▶ **What you will do**
**a.** List, in order of first appearance, every online platform, network, service, or protocol named in the Mastodon comments.
**b.** Translate this sentence from the Mastodon comments into German: "I am so reluctant to write real content and give away all control on those platforms."

Not sure if you've run across this limitation of Mastodon yet: https://www.jwz.org/blog/2023/08/mastodons-mastodonts/

Not a Mastodon user myself, but interested. I'm on facebook and other corporate platforms but only post inconsequential photos without geolocation or identifying information. I am so reluctant to write real content and give away all control on those platforms. I have my own blog somewhere, but quit posting years ago because wordpress was just so tedious to upload photos and text. So Mastodon might be a way to blog again.

[link]

From: Tristan Louis (Nov 27 2023, at 14:42)

First of all, great status check. Like you, I believe that Mastodon (or at least the Fediverse and ActivityPub) is the future.

One thing I would encourage every Mastodon user to do, however, is create accounts on Threads and follow the @threads and @mosseri accounts there. Whenever they ask for input about where to go next, hold their feet to the fire on their commitment to join the Fediverse.

Yes, some people will continue being on Threads but there is value in a federated approach to social media in general. Just as many people were on corporate/ad driven email services (first, hotmail or now gmail) and could still interact with other email users, I believe the future will have a couple of large corporate ad-driven social networks that would be made better for all if they federated.

So please help me take our fight to their beaches as they already made the commitment they would federate. Let's hold them to it and we will all be able to truly advance social media to something better than a single corporation controlled version.

▶ **Entries**
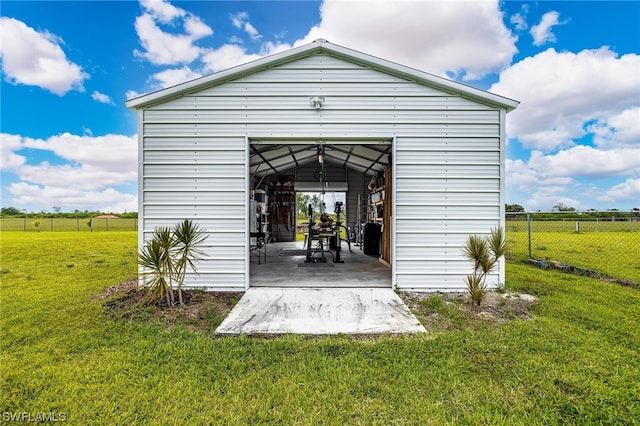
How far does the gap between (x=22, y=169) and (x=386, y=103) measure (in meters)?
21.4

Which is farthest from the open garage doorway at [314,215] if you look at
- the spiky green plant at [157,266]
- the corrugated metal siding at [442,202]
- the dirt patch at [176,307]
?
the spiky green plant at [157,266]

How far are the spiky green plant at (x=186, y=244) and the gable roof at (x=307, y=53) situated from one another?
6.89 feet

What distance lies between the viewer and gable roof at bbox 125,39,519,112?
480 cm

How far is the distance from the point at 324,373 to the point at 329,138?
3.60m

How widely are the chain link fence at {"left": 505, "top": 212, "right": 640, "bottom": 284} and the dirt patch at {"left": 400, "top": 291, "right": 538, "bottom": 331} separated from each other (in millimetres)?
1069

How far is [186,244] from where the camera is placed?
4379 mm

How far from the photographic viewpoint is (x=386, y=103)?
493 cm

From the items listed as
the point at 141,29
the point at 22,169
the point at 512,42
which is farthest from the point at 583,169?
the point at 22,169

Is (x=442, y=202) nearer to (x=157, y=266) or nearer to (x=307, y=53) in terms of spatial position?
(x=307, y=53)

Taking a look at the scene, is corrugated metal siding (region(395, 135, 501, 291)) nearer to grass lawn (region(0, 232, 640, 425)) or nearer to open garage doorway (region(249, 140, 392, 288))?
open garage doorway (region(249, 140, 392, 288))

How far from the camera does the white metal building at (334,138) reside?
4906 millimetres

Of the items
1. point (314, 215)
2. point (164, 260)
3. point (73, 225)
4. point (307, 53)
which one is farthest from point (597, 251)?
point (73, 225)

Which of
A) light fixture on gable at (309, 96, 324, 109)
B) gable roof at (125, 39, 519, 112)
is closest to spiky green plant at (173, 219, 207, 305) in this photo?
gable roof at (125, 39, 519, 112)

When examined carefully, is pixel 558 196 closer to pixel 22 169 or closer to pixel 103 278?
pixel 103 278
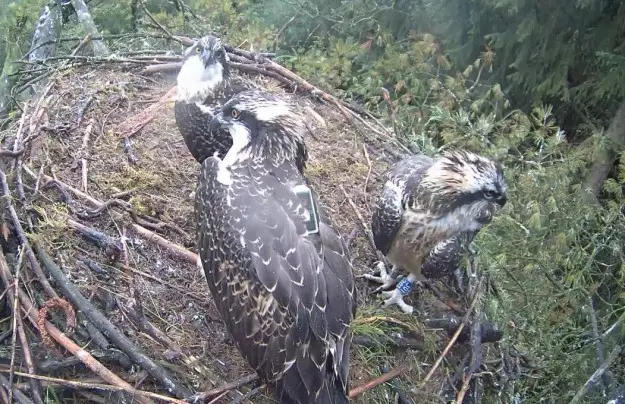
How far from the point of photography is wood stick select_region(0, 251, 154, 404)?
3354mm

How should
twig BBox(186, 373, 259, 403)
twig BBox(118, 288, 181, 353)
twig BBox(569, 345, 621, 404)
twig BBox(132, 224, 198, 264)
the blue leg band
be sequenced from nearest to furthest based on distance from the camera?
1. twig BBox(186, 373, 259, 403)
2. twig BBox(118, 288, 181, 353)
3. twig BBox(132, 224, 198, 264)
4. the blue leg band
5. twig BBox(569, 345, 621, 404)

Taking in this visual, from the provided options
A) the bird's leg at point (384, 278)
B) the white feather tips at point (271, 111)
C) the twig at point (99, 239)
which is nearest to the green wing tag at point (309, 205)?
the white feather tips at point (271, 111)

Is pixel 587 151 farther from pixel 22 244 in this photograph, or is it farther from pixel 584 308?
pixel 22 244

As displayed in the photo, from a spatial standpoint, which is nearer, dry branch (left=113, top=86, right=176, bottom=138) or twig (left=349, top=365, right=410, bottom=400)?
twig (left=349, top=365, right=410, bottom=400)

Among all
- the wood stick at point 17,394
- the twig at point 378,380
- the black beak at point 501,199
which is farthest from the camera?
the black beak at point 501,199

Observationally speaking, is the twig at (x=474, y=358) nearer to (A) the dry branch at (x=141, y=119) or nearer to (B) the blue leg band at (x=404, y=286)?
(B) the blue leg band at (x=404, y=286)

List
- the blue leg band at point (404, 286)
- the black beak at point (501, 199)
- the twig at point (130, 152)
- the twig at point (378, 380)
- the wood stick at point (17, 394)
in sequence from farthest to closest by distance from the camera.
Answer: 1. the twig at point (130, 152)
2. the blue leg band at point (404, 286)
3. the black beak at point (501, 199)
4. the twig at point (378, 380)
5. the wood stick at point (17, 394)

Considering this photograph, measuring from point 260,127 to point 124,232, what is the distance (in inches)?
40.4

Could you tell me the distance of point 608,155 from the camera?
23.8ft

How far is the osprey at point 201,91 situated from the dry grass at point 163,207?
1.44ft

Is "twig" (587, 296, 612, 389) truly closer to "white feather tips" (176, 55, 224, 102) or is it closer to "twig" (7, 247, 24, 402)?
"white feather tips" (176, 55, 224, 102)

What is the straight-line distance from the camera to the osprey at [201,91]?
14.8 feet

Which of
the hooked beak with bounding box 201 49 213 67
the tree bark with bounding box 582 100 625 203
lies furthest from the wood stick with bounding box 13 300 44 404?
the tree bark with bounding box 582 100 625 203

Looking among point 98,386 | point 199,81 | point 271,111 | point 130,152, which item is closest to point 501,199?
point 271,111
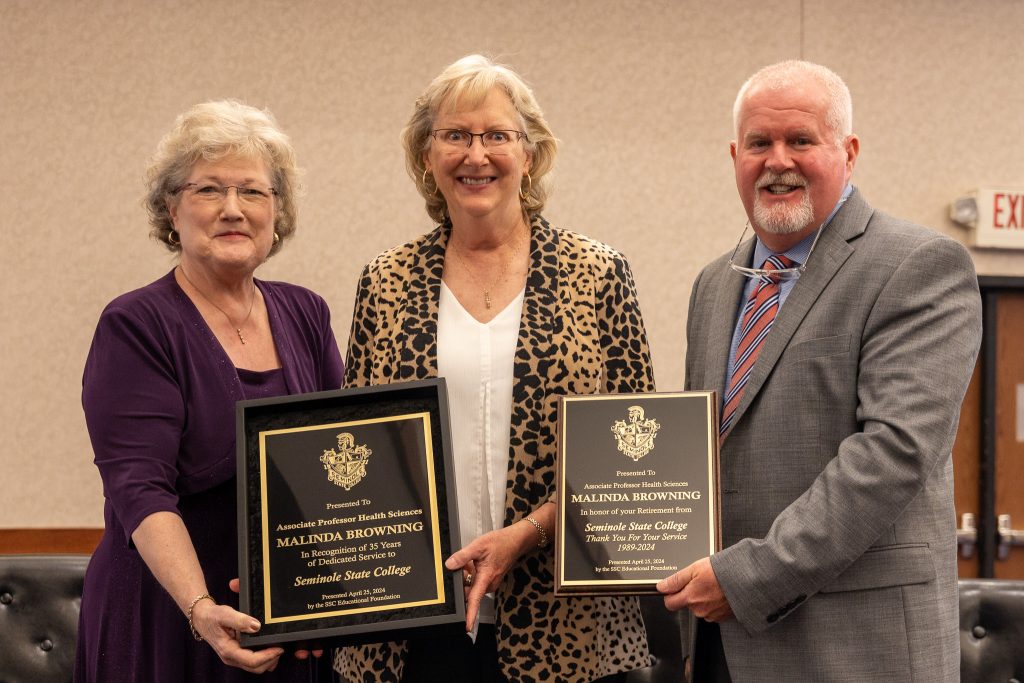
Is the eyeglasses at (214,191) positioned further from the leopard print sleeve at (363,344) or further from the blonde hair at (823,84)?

▶ **Worked answers**
**a.** Mastodon, facebook, wordpress, Fediverse, ActivityPub, Threads, hotmail, gmail

**b.** Ich zögere sehr, echte Inhalte zu schreiben und auf diesen Plattformen jegliche Kontrolle abzugeben.